TestRAMP established a marketplace to boost supply, availability and affordability of PCR testing during the COVID-19 pandemic. This briefing considers the general lessons learned from that experience and high-level implications for how to scale up markets in scarce critical resources, or ‘crisis markets’, in times of emergency.
KEY POINTS
- During the COVID-19 pandemic of 2020 to 2022 laboratory-based PCR testing was a critical but scarce resource in the UK’s response to the crisis. In Spring 2020, Mike Hudson established TestRAMP to help increase testing by improving availability and lowering prices.
- TestRAMP was a non-profit recruiter and marketplace for the business-to-business COVID PCR testing sector.
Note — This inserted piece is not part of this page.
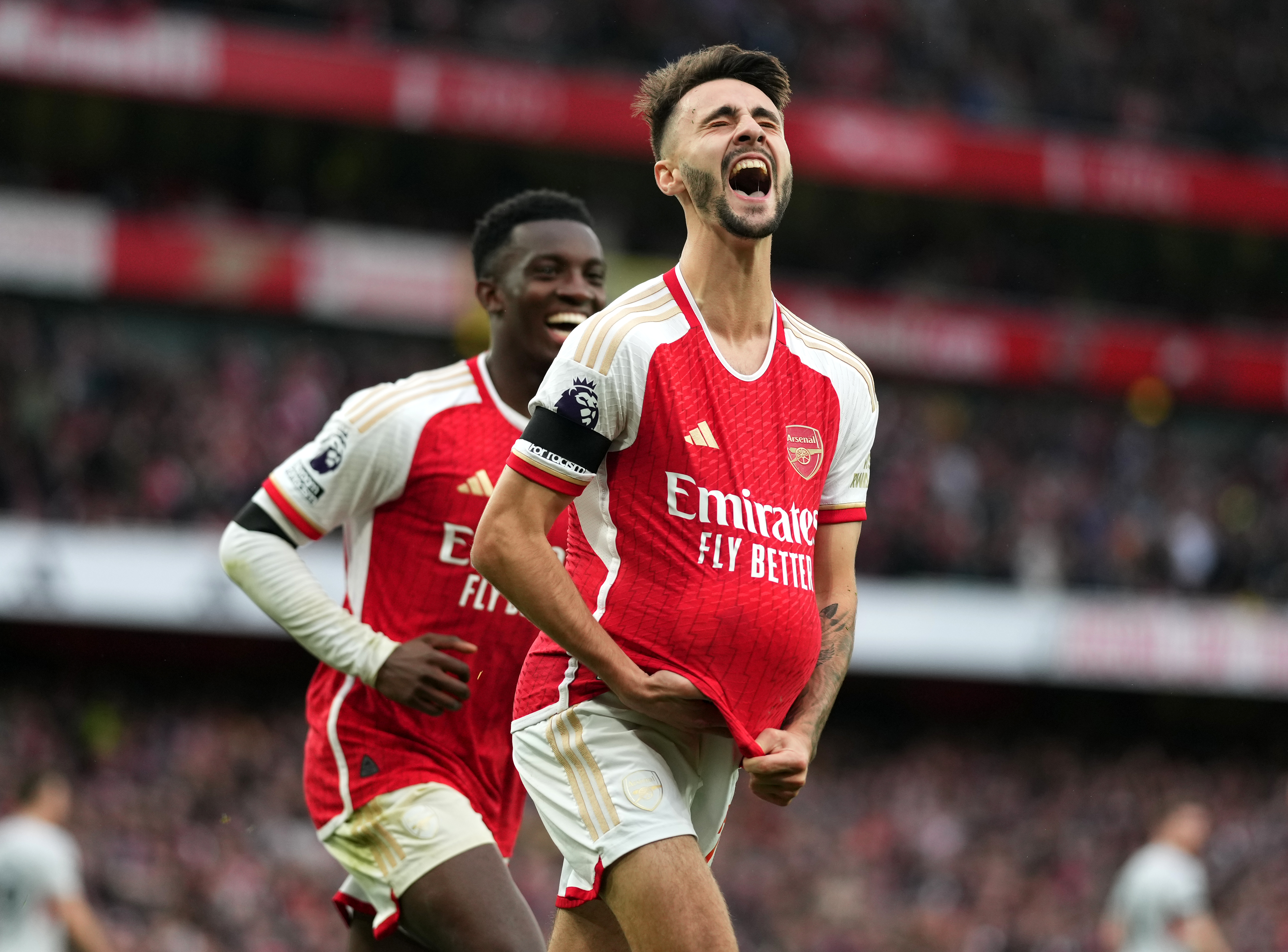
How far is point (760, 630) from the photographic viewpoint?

As a recruiter, it helped expand the market by bringing in new testing laboratories and resellers. As a marketplace, TestRAMP facilitated better information flows, helping to bolster competition and investment. This, in turn, was intended to increase production and distribution whilst lowering prices.
- Between Q2 2020 and Q4 2021 TestRAMP played a small part in helping to reduce the wholesale price of PCR testing from £65 to £21 per test. Commercial COVID PCR testing capacity rose from zero at the beginning of the pandemic to well in excess of 90,000 tests per day by September 2021.
- We should be cautious about applying the TestRAMP model, which arose from unique circumstances, to other types of crisis. However, the lessons from TestRAMP may have some applicability to unforeseen ‘black swan’ events where inefficiencies in a nascent market for a critical resource (a crisis market) constrain the crisis response.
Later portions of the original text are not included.